ACTIONS TO TAKE:
[1] From the memoir, list every age the writer gives for themselves while making things with paper at Gran's dining room table.
[2] Set down the memoir word for word, from "As I write all" up to and including "smooth for us.".
[3] Answer these questions using the memoir:
(a) What do cold hands make good, according to the memoir?
(b) Which perfume does the memoir name?
(c) How did the person described take their coffee?
───── PAGE TEXT
My mind jumps backwards and forwards – random images and memories of things you taught me. Scotland Bridge Road means pastry to me – you teaching me how to make it from scratch. Cold hands make good pastry. It seemed so amazing that you'd have the time and inclination to teach me. I felt so important in your eyes. Worthy and clever. I am so grateful for that. I am sad to think how much I needed that. What on earth would I have done without you – what would have become of me?
I first learned about comfrey from you in that house of yours. I have never been able to hear the word and not think automatically of you. Your stand-by for all manner of ailments. You tried to sell me on that stuff for years.
Me at 5 and 7 and 10 – making things with paper at Gran's dining room table. Painstakingly sewing the spines into flimsy little books you'd shown us how to make. You made me feel proud of myself. I could always tell you meant it when you congratulated my attempts.
As I write all this down, my fingers can't keep pace with the words and images that bombard me. I remember, randomly:
Your contact lenses. Green or blue, depending on your mood and your clothes. I wanted some so desperately. To be like you. Your eyes pale blue without their magic, then transformed so deep and bright with them in. I used to squirm away watching you put them in but wouldn't have missed the chance to be near you, with you.
The Beatles – scrapbooks and records stashed safely in your bedroom cupboard – treasures we were allowed to share and revere with you.
Your nose – so you. Just you. You were so confident, proud of who you were, of your heritage.
The Rock Island Line and The Flint Gate pub in Weybridge and the cafe with ice cream that you mixed up smooth for us.
Husbands. The less said, the better. How I despised that second one.
How brown you'd go in the sun.
Your hair. Frizzy a lot of the time.
Your middle name. Poirrette. It seemed utterly exotic to me. And that spelling rhyme – Two Rs, two Es, two Ts, an I, an O and a P. Or something like that, anyway.
Black coffee. No sugar. Dash of cold water. Cup after cup. You made yourself two mugs in the morning – one with a dash of cold to drink straight away and one without to stay hot for longer.
Your absolute adoration of Sam.
Givenchy perfume. Distinctively you.
Christmas and birthday presents of face packs and hair conditioner. Tiny sample sized packages. You had no money and yet you never forgot. And those inexpensive gifts were always amongst my favourites when I was in my teens. You knew what girls needed. I loved those gifts. You put in such care.
──────────
───── RECORDS
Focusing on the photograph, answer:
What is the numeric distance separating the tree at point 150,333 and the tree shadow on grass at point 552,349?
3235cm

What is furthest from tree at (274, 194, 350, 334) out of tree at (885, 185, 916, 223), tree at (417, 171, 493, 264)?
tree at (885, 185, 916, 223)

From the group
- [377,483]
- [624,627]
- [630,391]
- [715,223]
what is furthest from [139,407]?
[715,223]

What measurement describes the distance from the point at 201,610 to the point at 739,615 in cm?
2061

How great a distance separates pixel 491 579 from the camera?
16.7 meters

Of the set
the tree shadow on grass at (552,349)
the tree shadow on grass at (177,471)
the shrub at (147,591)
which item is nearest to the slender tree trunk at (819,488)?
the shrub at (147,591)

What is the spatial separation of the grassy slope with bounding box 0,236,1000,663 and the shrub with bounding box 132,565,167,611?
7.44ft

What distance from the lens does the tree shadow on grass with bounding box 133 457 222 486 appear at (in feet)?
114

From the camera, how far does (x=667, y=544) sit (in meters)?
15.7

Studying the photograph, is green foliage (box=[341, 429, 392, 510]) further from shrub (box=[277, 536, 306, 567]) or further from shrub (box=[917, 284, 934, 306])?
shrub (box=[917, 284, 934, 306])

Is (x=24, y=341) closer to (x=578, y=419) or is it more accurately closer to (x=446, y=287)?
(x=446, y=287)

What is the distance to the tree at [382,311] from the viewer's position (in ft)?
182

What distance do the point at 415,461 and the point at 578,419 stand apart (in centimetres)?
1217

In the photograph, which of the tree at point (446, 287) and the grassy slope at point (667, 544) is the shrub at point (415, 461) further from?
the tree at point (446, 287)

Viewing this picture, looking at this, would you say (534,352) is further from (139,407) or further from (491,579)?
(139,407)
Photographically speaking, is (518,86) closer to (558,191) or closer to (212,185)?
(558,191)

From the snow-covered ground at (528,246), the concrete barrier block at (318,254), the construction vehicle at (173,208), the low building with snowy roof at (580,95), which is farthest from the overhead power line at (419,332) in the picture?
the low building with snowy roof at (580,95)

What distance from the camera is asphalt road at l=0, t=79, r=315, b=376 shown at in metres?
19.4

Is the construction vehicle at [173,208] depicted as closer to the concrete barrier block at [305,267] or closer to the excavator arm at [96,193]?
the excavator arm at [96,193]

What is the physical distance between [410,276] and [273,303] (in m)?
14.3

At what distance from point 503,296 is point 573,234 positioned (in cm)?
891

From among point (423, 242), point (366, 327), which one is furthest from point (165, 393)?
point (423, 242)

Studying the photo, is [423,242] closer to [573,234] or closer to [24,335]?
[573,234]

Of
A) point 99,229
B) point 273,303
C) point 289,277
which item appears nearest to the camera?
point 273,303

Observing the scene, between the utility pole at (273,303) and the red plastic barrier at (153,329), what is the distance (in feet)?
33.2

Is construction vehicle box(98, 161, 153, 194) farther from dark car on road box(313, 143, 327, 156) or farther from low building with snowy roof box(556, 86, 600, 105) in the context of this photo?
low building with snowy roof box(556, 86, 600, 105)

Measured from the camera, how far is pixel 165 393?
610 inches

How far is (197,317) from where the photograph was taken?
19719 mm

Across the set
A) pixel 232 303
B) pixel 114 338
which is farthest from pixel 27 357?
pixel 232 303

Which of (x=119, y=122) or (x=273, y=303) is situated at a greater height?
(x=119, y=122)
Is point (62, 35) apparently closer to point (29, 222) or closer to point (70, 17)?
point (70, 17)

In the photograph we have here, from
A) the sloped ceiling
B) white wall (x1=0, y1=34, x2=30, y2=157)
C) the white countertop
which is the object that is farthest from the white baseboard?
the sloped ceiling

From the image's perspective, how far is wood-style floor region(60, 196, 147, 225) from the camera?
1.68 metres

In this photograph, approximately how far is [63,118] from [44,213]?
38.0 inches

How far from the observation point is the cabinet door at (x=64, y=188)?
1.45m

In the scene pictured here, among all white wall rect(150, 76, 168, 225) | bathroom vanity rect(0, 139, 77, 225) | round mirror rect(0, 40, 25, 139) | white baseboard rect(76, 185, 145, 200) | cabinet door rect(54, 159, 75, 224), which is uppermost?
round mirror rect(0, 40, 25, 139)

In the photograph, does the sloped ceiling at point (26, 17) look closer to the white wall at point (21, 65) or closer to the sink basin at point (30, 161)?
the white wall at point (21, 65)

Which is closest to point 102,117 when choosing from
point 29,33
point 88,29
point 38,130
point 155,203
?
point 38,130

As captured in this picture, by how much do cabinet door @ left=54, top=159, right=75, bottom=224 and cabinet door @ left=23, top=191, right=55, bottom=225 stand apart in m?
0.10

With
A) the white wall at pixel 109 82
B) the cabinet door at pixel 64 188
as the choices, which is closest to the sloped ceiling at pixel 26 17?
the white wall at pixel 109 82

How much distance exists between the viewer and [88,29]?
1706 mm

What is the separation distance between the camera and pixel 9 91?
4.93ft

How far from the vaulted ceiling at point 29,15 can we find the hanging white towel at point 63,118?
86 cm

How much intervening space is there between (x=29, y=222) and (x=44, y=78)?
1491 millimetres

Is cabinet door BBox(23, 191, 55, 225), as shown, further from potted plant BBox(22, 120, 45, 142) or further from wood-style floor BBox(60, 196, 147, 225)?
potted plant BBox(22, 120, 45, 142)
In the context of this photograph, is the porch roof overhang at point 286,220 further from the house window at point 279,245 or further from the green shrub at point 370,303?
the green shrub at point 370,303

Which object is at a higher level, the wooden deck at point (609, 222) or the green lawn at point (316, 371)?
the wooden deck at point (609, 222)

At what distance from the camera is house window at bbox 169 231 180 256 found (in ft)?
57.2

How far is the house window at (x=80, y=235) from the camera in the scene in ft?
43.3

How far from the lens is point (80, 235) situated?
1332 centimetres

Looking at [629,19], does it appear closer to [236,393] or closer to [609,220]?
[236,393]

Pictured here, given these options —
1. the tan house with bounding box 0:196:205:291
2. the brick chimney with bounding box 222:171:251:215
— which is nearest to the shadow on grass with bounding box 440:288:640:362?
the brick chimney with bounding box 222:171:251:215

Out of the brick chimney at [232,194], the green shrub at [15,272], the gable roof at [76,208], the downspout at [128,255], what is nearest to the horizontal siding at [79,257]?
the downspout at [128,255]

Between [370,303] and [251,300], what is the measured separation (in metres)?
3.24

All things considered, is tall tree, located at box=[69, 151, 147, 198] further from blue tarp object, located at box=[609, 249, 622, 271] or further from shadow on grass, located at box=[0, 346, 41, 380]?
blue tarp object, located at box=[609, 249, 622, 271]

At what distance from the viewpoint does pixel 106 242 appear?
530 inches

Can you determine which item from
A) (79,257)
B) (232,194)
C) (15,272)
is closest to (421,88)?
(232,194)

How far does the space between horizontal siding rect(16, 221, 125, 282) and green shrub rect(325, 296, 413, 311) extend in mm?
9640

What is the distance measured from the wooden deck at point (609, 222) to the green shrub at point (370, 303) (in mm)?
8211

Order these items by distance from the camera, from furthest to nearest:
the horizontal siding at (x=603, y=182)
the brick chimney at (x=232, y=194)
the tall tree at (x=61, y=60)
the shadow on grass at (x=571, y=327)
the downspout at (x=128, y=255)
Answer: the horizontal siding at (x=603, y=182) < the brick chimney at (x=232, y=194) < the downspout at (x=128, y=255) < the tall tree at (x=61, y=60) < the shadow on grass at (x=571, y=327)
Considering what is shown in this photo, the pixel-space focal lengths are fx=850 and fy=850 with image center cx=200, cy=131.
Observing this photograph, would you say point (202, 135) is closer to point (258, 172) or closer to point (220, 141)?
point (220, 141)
──────────
TASK-BY-TASK SOLUTIONS:
[1] 5, 7, 10

[2]
As I write all this down, my fingers can't keep pace with the words and images that bombard me. I remember, randomly:
Your contact lenses. Green or blue, depending on your mood and your clothes. I wanted some so desperately. To be like you. Your eyes pale blue without their magic, then transformed so deep and bright with them in. I used to squirm away watching you put them in but wouldn't have missed the chance to be near you, with you.
The Beatles – scrapbooks and records stashed safely in your bedroom cupboard – treasures we were allowed to share and revere with you.
Your nose – so you. Just you. You were so confident, proud of who you were, of your heritage.
The Rock Island Line and The Flint Gate pub in Weybridge and the cafe with ice cream that you mixed up smooth for us.

[3]
(a) Pastry.
(b) Givenchy.
(c) Black, with no sugar and a dash of cold water.